[MAHMUT AKPINAR-TR724.COM]
Dil ve kültür festivalinin hazırlıkların yapıldığına dair bilgiler alıyoruz. Sanırım dil ve kültür festivali IFLC bu yıl da aksamadan yapılacak. Konu üzerine sosyal medyada biz dizi tartışma oldu.
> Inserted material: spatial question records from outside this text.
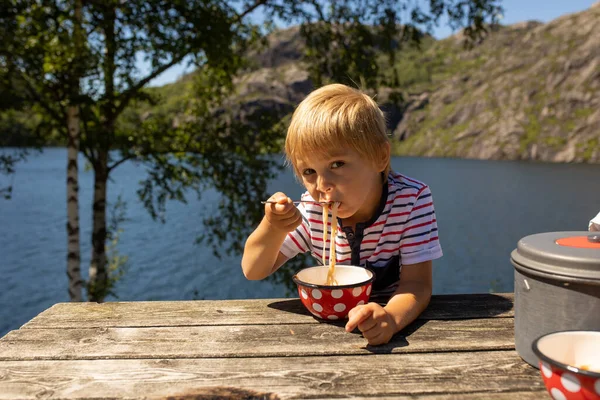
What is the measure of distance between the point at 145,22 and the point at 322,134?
287 inches

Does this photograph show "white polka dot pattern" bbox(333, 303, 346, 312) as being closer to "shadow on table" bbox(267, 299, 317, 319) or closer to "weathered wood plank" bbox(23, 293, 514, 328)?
"weathered wood plank" bbox(23, 293, 514, 328)

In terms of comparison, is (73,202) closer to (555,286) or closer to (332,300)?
(332,300)

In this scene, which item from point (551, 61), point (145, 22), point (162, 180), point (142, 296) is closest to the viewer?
point (145, 22)

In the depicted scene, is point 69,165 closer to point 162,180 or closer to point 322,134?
point 162,180

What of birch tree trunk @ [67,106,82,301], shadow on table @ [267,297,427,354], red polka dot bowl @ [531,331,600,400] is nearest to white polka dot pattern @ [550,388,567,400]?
red polka dot bowl @ [531,331,600,400]

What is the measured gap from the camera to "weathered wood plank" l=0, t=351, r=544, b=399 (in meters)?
1.65

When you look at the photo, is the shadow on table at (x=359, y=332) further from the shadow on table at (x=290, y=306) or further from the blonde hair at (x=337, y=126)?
the blonde hair at (x=337, y=126)

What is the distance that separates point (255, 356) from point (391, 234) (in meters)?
1.06

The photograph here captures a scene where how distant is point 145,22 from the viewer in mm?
8625

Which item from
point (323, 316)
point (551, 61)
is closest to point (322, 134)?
point (323, 316)

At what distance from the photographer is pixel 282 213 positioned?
238 centimetres

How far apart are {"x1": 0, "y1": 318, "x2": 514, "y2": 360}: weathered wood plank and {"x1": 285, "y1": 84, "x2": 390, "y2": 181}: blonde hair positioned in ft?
2.65

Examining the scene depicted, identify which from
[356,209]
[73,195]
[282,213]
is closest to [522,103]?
[73,195]

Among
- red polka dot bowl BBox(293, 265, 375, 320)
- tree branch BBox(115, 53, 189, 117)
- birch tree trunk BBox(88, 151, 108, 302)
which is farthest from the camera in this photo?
birch tree trunk BBox(88, 151, 108, 302)
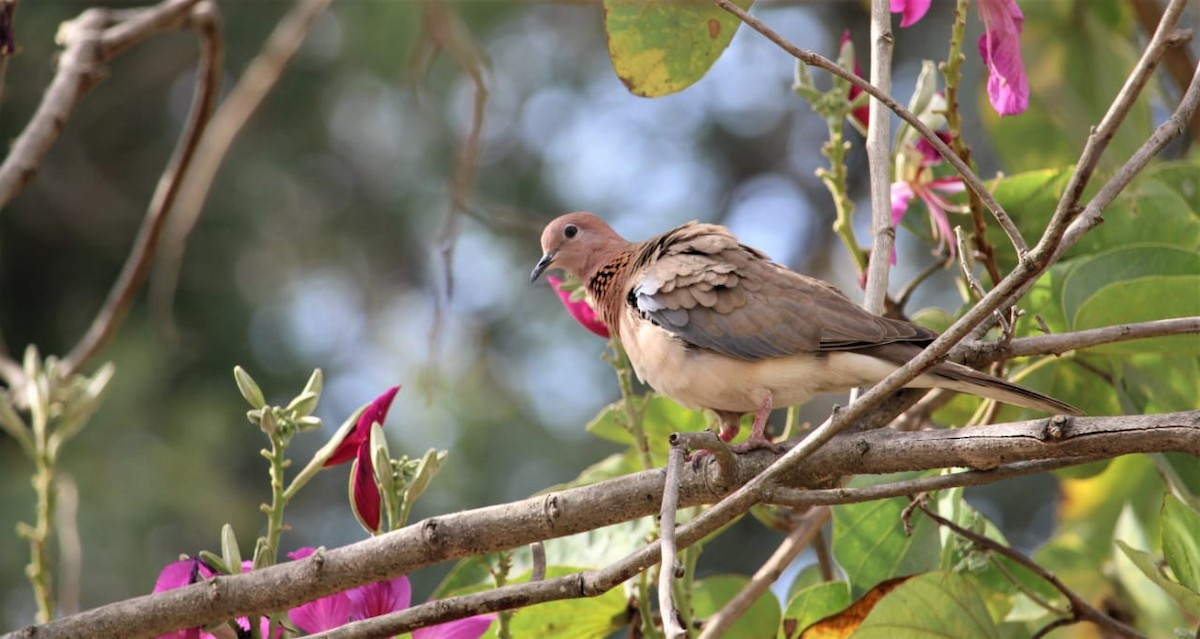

Bazıları Türkiye’de böylesine ağır acıların, zulümlerin yaşandığı bir dönemde bu festivallerin yapılmasını lüks, gereksiz bulurken bazıları da: “Hayır! Başlanılan yararlı bir iş her durumda devam etmeli, geri adım atılmamalı” diyor. Her iki görüşe de saygı göstermek lazım. Aslında farklı düşüncelere, görüşlere her kimden gelirse gelsin saygı göstermek, dinlemek, dikkate almak gerekiyor.Son dönem ülke ağır ve travmatik bir dönemden geçiyor ve maalesef bu sürecin kurbanı Hizmet Hareketi mensupları. Hergün kadın, çoluk çocuk, yaşlı, esnaf, memur binlerce insanı tarihte eşine az rastlanır bir nefret ve kinle gözaltına alıyor, tutukluyor hapislere atıyorlar. Böyle bir ortamda bazı insanların özellikle de erbabı kalemin farklı görüş ve düşünceleri dile getirmesi bazılarını rahatsız edebiliyor. Böylesi zamanlarda “dışarıya malzeme vermemek” ve “içteki sorgulamaları kenara bırakmak” gerektiğini düşünüyorlar. Bu hissiyat elbette önemli. İnsanlar acı içinde inlerken yeni ve yararsız tartışmalar gereksiz. Ancak bir fikir beyanını, farklı ifade tarzını “ihanet” gibi görmek ve linç etmeye girişmek bundan çok daha zararlı bir durum.
USUL ESASA TAKADDÜM EDER
Eleştiriyi, yeni-farklı görüş sunmayı veya buna karşı çıkmayı öncelikle usul açısında ele almak lazım. “Usul esasa takaddüm eder” Mecelle’nin temel kaidelerinden birisidir. Ne, niçin, ne zaman sorgulanmalı ama önce “nasıl sorulmalı?”, “nasıl sorgulanmalı?”, “problemler-hatalar nasıl dile getirilmeli?” üzerinde durmak gerekiyor. Yoksa “sorma!”, “araştırma!”, “eleştirme!” demek bizi dar bir alana hapseder, çürümeye kokuşmaya mahkum eder. Sebep sonuç ilişkisini irdelemeden, yeni yollar usuller aramadan daha iyiye, güzele ulaşmanın imkanı yoktur. Merak ilmin hocasıdır. Problemler soru sormadan, tetkik etmeden anlaşılmaz. Bu nedenle yeni bir fikir sunana, alternatif geliştirene, çözüm üretene kem gözle bakmak, onu bastırmak, baskılamak, susturmak İslam dünyasının asırlardır içinde bulunduğu cendereden çıkmaya yardımcı olmayacaktır. İnsanlara “söyleme!”, “yazma!”, “konuşma!” demek yerine, “şu ilkelere/usullere dikkat ederek konuşsanız” demek daha yararlı olur. Her kim, her ne derse desin usule, edebe, üsluba dikkat etmeli, yazdıklarında/konuştuklarında iç-dış ayrımı yapmadan seviyeyi korumalıdır. Eğer üslup namusumuz ise buna azami itina göstermeliyiz.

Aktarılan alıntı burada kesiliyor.